» **Dataset excerpts**:
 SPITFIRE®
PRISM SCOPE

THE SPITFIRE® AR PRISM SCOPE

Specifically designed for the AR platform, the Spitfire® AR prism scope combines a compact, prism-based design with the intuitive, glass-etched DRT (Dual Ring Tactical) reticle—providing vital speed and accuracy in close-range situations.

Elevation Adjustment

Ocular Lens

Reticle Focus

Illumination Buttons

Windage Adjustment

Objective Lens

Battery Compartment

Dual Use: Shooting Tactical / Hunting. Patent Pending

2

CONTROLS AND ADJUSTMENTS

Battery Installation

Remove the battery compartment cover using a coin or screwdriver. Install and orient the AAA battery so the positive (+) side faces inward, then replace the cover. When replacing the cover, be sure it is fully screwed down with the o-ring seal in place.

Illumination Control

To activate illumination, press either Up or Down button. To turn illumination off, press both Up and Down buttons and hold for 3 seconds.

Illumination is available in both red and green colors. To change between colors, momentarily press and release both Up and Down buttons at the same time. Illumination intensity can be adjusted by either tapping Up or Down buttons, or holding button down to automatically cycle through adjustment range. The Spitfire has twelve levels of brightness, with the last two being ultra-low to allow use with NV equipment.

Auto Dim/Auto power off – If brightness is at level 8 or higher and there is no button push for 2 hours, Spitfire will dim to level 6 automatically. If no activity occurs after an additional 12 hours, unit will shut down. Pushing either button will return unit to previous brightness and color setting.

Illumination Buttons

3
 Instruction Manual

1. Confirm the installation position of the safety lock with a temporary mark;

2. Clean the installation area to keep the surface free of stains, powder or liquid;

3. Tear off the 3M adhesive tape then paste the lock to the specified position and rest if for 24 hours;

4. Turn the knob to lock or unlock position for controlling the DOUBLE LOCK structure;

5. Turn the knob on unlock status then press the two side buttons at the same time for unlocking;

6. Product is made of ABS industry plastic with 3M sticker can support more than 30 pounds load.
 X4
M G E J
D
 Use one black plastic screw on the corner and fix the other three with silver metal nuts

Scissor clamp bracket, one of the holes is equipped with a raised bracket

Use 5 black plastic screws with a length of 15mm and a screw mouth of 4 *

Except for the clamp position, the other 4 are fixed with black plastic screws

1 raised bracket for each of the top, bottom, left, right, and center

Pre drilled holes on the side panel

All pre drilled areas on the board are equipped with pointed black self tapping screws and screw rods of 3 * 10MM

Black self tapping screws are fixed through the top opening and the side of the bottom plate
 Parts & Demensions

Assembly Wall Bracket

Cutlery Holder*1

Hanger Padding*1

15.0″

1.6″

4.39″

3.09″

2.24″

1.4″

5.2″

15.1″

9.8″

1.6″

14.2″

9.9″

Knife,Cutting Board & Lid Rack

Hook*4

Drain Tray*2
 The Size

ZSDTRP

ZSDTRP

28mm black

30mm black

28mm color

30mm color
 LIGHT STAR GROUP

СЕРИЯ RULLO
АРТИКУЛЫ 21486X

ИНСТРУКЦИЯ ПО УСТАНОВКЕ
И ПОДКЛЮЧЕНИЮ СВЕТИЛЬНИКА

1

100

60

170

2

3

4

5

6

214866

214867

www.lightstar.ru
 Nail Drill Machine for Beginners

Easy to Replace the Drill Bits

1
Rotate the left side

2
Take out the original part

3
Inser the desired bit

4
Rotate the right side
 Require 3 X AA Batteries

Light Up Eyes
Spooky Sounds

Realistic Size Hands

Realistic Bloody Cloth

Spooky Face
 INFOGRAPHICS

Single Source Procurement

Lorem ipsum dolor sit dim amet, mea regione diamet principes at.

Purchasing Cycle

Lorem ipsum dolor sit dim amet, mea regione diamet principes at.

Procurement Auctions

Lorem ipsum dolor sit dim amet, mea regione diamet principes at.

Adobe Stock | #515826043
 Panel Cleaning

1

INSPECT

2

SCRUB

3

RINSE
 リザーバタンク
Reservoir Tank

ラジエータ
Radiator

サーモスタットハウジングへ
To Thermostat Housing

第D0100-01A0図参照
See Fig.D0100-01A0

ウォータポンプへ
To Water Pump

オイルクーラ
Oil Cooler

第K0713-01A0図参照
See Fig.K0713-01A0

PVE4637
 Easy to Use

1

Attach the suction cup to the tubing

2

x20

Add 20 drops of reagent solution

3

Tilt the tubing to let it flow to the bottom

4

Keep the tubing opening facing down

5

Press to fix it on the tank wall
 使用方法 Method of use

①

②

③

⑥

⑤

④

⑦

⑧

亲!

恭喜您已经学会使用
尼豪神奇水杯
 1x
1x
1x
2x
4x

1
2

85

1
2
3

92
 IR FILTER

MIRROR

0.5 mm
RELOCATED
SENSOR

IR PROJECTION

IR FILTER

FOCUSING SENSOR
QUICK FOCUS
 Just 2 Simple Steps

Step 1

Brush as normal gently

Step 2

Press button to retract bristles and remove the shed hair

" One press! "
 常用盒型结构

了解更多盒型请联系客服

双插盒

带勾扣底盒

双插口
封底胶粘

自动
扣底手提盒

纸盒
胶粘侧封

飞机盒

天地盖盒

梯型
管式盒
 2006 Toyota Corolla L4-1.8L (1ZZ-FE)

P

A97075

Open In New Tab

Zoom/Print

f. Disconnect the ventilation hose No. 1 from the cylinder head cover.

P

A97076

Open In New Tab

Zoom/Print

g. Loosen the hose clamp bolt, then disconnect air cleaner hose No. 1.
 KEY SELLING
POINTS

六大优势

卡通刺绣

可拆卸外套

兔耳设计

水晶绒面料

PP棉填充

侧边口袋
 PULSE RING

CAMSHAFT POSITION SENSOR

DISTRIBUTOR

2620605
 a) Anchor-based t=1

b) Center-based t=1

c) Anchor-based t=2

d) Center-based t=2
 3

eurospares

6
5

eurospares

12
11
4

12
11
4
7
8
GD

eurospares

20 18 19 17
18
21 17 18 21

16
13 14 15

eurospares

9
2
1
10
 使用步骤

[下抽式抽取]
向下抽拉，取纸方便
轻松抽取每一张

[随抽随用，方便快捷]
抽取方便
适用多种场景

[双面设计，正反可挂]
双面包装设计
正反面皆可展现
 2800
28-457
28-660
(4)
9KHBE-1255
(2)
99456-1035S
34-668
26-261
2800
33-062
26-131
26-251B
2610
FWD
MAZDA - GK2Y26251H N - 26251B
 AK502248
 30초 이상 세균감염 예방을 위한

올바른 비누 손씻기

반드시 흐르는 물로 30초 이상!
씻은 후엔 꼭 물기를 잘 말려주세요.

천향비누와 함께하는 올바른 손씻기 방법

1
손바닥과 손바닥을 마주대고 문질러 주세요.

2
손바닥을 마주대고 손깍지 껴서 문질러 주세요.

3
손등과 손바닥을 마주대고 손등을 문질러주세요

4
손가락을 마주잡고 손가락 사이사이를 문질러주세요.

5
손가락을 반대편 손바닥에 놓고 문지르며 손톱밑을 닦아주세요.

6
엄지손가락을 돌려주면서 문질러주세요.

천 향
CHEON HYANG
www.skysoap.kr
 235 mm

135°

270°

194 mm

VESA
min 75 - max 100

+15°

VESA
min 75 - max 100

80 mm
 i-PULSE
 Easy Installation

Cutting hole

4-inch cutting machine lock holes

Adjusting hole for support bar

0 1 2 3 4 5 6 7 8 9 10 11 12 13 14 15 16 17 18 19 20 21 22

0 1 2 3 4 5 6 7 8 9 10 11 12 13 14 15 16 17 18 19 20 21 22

» **YOUR TASK**: Go through the data above from its first line and copy each line exactly, stopping once the line with "To activate illumination, press" has been copied.

» **EXPECTED ANSWER**:
 SPITFIRE®
PRISM SCOPE

THE SPITFIRE® AR PRISM SCOPE

Specifically designed for the AR platform, the Spitfire® AR prism scope combines a compact, prism-based design with the intuitive, glass-etched DRT (Dual Ring Tactical) reticle—providing vital speed and accuracy in close-range situations.

Elevation Adjustment

Ocular Lens

Reticle Focus

Illumination Buttons

Windage Adjustment

Objective Lens

Battery Compartment

Dual Use: Shooting Tactical / Hunting. Patent Pending

2

CONTROLS AND ADJUSTMENTS

Battery Installation

Remove the battery compartment cover using a coin or screwdriver. Install and orient the AAA battery so the positive (+) side faces inward, then replace the cover. When replacing the cover, be sure it is fully screwed down with the o-ring seal in place.

Illumination Control

To activate illumination, press either Up or Down button. To turn illumination off, press both Up and Down buttons and hold for 3 seconds.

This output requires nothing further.